There are, of course, complexities that sit behind digital identities. The average person on the street wouldn’t be expected to understand it. There is a lot of education to be done around helping customers understand the impact of giving their information to a third-party provider. But for Millennials, this won’t be new. It will be the norm. Most Millennials don’t hold a paper account, and therefore are fully embroiled in the digital economy. With this group, they are predominantly so tech savvy that if you asked them for paper they may need more educating on how to get it, than if you were to ask for a digital ID.
The way I see the landscape evolving is that in time you’ll have a digital identity from a chosen provider and you will be able to use that identity in different places depending on the certification it has. The identity will be transferable, digital and personal. It will be trusted and it will be fit for purpose.
As we move forward there is no need to suffer losses due to unbalanced objectives. Everything needs to converge and connect – it needs to be created under an entire infrastructure that isn’t siloed but centrally architected. We need to move to a place where systems will no longer topple like a game of jenga they are built upon, but they are multi-layered and agile. APIs offer a much faster way of ‘plugging’ in data and integrating tools – quickly.

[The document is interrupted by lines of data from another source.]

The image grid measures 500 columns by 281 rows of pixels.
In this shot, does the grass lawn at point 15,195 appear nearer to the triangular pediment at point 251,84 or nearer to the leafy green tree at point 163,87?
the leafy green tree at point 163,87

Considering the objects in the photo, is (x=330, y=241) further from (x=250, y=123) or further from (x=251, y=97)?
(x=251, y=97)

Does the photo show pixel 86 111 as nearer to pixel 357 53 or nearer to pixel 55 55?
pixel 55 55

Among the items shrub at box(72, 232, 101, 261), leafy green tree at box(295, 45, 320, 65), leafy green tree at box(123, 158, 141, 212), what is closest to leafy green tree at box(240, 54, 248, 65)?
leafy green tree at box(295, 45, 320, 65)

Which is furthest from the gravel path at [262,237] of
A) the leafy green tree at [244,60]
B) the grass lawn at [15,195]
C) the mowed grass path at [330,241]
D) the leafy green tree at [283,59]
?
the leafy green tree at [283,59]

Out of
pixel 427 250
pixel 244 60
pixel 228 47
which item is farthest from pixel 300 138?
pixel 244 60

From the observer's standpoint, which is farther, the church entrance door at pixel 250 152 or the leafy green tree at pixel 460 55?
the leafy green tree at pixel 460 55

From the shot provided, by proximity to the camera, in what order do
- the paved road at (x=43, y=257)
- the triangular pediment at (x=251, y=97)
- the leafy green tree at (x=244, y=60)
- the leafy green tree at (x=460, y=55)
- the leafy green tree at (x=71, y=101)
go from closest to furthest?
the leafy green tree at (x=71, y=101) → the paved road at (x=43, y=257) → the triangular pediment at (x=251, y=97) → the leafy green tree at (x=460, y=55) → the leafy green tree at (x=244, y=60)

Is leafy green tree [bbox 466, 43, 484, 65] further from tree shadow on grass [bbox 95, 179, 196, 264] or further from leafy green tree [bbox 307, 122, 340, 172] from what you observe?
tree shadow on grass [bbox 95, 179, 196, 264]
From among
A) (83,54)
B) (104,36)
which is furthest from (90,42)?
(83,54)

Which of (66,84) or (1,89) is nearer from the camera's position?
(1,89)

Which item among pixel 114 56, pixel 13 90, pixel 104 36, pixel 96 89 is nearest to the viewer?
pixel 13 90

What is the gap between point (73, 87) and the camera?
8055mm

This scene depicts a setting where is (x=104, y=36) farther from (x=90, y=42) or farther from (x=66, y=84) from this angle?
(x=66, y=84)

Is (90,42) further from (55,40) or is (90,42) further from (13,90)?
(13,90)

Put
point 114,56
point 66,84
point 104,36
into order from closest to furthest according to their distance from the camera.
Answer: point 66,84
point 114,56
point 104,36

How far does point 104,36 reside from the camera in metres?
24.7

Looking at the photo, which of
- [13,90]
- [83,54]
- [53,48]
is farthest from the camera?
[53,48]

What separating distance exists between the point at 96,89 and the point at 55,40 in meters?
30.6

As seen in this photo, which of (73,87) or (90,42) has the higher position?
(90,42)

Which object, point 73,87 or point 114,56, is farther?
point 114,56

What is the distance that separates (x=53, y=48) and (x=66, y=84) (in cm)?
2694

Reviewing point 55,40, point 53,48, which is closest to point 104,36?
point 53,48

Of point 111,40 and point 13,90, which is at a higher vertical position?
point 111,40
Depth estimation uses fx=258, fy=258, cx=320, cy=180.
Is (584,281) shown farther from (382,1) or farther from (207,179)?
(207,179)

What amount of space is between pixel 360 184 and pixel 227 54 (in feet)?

To gain trust and maintain it we need to ensure we reconsider everything. We need to ensure we put the customer, and their expectations on your business – and the market – at the core. We don’t need to respond to and solve problems, we need to find them and then solve them. We need to be one step ahead and we need the ability to be in that position. How we get there will be interesting – but it is exciting. Every sector has a huge potential and 2018 is the start of a more integrated and value led proposition for all.